* Requirement 1
In the records, start at the line containing "Among (99,23) |" and go on through the end of the records. Write those lines out again with "dark trousers" switched to "dark pants" and everything else left unchanged.

* Given text
Skip to content

dlops-io/data-versioning

Repository files navigation

Tutorial (T7): Data Versioning Demo

In this tutorial, we will cover data versioning techniques using the cheese app dataset. Everything will be run inside containers using Docker.

Prerequisites

  • Have the latest Docker installed

Make sure we do not have any running containers and clear up an unused images

  • Run docker container ls
  • Stop any container that is running
  • Run docker system prune
  • Run docker image ls

Clone the data-versioning-ac215 branch from the data-versioning repository to your local machine

In order to work on this task, you need to have a repository with write permission (the class repo only gives you read permissions). This can be done by either forking the repository or copying its code.

To fork the repository, follow these steps:

  • Clone the branch data-versioning-ac215 of the repository using the following command:

git clone -b data-versioning-ac215 [email protected]:dlops-io/data-versioning.git This example uses SSH, so you'll need to have your public SSH key added to your GitHub account. Alternatively, you can clone using HTTPS (not explained here).

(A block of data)
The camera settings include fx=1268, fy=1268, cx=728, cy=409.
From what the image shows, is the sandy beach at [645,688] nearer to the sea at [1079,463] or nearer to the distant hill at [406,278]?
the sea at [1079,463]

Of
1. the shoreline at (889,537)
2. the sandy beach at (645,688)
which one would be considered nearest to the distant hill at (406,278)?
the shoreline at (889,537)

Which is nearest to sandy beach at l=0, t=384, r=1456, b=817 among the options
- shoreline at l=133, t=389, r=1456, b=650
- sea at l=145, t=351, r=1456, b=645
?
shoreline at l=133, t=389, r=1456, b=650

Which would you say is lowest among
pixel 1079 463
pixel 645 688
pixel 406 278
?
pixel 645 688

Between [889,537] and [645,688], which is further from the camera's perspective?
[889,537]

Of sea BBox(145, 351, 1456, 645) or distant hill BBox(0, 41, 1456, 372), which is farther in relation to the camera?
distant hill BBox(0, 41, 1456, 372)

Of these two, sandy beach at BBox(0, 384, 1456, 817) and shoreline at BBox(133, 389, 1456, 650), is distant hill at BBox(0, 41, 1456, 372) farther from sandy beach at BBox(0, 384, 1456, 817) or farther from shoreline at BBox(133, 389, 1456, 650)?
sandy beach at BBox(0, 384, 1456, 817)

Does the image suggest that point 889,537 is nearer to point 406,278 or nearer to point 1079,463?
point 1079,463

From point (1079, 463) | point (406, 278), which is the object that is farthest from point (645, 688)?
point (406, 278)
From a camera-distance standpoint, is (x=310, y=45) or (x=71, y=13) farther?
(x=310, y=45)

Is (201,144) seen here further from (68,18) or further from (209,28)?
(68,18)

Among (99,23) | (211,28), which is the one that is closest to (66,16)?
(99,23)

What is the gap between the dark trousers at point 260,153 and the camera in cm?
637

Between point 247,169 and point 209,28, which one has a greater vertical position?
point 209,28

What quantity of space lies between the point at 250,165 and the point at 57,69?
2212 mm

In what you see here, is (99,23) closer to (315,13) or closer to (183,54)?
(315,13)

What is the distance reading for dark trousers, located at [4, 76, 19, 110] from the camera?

* Requirement 2
According to the data versioning tutorial, which branch of the data-versioning repository should be cloned?

* Final answer 1
Among (99,23) | (211,28), which is the one that is closest to (66,16)?
(99,23)

What is the gap between the dark pants at point 260,153 and the camera in cm?
637

Between point 247,169 and point 209,28, which one has a greater vertical position?
point 209,28

What quantity of space lies between the point at 250,165 and the point at 57,69?
2212 mm

In what you see here, is (99,23) closer to (315,13) or closer to (183,54)?
(315,13)

What is the distance reading for dark pants, located at [4, 76, 19, 110] from the camera?

* Final answer 2
The data-versioning-ac215 branch.